If your style is not math driven, fundamental investing are the strategies you can use.
BTW: the game of investing in the stock market has gotten harder because we have too much data with the historical data. (Efficient) markets tend to eliminate opportunities to make a profit.
Looking at 300 banks would be a good idea.
Value Investing
Value Investing is a fundamental investing strategy to value each company by going through the accounting/books of the company and buying companies that are theoretically undervalued.
Distressed Investing
Distressed Investing is the extreme version of Value Investing.

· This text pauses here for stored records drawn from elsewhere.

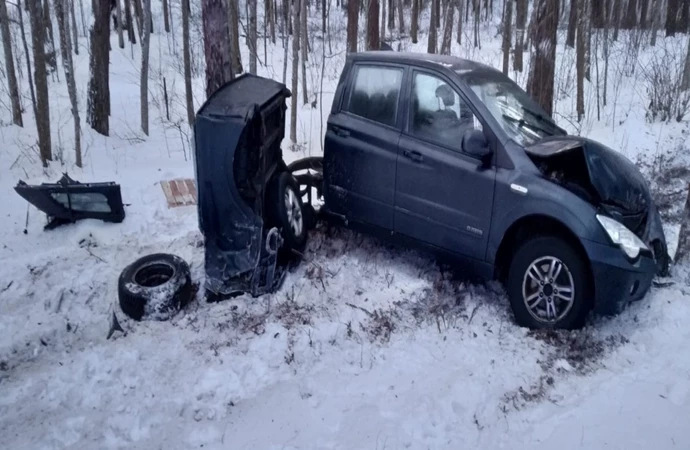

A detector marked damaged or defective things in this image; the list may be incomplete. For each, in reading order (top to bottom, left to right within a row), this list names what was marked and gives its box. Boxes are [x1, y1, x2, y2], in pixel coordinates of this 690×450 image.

damaged front end [194, 74, 290, 298]
detached car door [322, 62, 404, 230]
detached car door [392, 69, 494, 262]
crashed gray suv [318, 52, 668, 328]
shattered windshield [456, 70, 564, 146]
damaged front end [528, 137, 668, 276]
broken bumper [584, 239, 652, 316]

Buy something that has a bad asset, a bad structure, and a bad holders: buy things when “what do they care what price they sell at”, which means you may be able to buy it at less than its worth.
Growth Investing
Growth Investing is a fundamental investing strategy to bet in the future growth of a company given its performance and technology: Tesla, Teledoc, etc.
Quality Investing
Quality Investing is a fundamental investing strategy to buy stocks even despite high prices that has the most dependable market share: Coke, P&G, etc.
Second-Level Thinking
A meta-level way of looking at decisions: “how many people know what I know.” Your strategy has to be both 1) DIFFERENT and 2) BETTER than what other people are doing.
“The correctness of a decision cannot be judged by the outcome.”